**SUPPLIED ENTRIES**:
▽
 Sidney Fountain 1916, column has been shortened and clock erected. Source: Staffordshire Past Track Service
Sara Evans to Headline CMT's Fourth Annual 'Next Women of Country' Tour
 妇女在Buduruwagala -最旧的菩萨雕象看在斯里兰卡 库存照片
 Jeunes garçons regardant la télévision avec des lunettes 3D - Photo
△
▽
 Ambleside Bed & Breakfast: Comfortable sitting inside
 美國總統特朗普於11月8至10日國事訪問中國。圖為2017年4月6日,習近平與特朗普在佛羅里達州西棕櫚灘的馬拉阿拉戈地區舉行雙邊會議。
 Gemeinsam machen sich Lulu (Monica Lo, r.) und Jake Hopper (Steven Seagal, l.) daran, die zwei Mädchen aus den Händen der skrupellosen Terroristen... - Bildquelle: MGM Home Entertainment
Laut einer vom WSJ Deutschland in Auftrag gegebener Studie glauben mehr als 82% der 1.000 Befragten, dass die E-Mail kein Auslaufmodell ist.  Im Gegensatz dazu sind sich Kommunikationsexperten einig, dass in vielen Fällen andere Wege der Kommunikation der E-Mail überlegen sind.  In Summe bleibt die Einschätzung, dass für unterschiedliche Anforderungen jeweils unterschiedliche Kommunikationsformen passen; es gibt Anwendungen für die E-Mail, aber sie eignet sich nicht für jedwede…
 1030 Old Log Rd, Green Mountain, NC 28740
△
▽
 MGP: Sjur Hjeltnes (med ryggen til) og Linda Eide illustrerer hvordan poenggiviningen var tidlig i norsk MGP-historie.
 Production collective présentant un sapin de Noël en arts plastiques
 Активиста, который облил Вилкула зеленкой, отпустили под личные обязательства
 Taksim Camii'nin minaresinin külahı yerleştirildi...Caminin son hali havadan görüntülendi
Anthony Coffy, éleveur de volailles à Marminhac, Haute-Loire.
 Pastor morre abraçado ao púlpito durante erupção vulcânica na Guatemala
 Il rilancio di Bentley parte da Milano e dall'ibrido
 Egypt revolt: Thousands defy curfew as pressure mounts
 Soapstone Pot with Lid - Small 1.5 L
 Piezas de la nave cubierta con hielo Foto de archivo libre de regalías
△
**WORK INSTRUCTION**: Your task for the entries above: copy exactly the span starting with the line with "Soapstone Pot with Lid - Small 1.5 L" and going on through the line with "Piezas de la", both lines included, and nothing else.

**TASK ANSWER**:
 Soapstone Pot with Lid - Small 1.5 L
 Piezas de la nave cubierta con hielo Foto de archivo libre de regalías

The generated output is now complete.